# WORK TO DO
Exactly repeat the line that contains "How much space", then every line after it up to and including the final line.

# INPUT

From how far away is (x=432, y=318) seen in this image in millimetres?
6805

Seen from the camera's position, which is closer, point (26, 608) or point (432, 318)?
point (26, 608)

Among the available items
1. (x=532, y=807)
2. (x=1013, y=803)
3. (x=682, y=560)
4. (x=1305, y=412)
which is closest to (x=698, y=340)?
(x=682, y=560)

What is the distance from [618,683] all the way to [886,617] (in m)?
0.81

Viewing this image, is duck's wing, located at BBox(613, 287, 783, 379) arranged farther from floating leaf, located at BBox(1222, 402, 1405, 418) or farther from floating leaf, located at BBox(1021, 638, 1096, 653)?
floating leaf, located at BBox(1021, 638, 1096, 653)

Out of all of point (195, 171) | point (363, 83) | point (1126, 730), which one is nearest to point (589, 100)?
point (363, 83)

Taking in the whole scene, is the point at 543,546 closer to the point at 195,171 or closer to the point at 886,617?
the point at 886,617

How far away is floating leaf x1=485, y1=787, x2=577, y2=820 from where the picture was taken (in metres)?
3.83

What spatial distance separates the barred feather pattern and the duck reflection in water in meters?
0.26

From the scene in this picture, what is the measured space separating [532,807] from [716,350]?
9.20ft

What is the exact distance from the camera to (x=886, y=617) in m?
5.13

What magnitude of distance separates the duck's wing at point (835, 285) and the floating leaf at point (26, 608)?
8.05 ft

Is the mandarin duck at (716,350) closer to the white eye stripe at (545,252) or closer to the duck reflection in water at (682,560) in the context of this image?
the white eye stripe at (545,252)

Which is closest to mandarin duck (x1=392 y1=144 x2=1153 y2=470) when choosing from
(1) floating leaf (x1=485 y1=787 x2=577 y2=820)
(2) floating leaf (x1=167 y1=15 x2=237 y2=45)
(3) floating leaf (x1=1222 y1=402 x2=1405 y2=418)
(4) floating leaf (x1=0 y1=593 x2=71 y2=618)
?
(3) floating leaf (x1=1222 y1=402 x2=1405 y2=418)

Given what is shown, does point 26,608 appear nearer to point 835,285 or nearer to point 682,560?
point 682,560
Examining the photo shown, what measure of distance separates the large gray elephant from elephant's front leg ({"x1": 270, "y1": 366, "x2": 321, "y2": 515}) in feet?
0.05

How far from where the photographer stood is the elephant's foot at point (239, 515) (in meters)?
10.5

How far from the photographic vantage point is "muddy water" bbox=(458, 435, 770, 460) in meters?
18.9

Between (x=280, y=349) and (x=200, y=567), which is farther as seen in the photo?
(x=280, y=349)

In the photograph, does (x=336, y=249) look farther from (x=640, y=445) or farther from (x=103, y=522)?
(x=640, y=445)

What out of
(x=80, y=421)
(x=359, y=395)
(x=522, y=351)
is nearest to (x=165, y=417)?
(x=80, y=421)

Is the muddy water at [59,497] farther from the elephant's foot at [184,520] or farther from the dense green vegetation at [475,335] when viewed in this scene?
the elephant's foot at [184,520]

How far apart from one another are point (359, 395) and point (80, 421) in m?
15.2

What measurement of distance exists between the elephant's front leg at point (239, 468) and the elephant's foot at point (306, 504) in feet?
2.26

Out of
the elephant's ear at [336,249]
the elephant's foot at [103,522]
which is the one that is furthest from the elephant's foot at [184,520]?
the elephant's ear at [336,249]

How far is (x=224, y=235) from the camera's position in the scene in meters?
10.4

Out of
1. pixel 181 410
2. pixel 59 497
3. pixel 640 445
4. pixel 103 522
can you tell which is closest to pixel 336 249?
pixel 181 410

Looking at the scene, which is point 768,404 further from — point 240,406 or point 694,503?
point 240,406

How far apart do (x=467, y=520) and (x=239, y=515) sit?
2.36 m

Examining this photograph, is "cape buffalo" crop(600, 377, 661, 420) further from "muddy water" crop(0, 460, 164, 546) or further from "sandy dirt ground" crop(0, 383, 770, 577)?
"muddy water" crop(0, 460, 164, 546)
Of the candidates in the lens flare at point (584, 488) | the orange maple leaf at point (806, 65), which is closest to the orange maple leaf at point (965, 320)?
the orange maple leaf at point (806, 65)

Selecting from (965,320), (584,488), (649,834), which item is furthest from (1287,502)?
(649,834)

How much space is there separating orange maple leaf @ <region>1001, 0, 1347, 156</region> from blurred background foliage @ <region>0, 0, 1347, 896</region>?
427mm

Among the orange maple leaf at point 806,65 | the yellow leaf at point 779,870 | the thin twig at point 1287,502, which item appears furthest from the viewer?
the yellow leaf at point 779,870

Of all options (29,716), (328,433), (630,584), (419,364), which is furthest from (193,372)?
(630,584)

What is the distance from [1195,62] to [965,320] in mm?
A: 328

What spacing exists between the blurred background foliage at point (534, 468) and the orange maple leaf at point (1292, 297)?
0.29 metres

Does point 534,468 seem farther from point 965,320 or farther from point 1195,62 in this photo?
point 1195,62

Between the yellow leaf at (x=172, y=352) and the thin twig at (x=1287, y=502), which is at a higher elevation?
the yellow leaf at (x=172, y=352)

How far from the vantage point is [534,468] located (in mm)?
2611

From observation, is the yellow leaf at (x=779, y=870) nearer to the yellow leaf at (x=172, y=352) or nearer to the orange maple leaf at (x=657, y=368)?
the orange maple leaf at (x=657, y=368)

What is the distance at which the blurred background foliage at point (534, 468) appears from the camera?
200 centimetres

# ANSWER BELOW
How much space is there separating orange maple leaf @ <region>1001, 0, 1347, 156</region> from blurred background foliage @ <region>0, 0, 1347, 896</region>?
427mm

Among the orange maple leaf at point 806,65 | the yellow leaf at point 779,870 | the thin twig at point 1287,502, which item appears furthest from the viewer?
the yellow leaf at point 779,870

Of all options (29,716), (328,433), (630,584), (419,364), which is furthest from (193,372)?
(630,584)

What is the distance from [1195,62] to [965,320] in mm?
A: 328

What spacing exists between the blurred background foliage at point (534, 468) and the orange maple leaf at point (1292, 297)?
0.29 metres

Does point 534,468 seem farther from point 965,320 or farther from point 1195,62 in this photo?
point 1195,62

Between the yellow leaf at (x=172, y=352) and the thin twig at (x=1287, y=502), which is at a higher elevation?
the yellow leaf at (x=172, y=352)

How far from the vantage point is [534,468] located (in mm)?
2611

From observation, is the yellow leaf at (x=779, y=870) nearer to the yellow leaf at (x=172, y=352) or nearer to the orange maple leaf at (x=657, y=368)?
the orange maple leaf at (x=657, y=368)

What is the distance at which the blurred background foliage at point (534, 468) appears from the camera?
200 centimetres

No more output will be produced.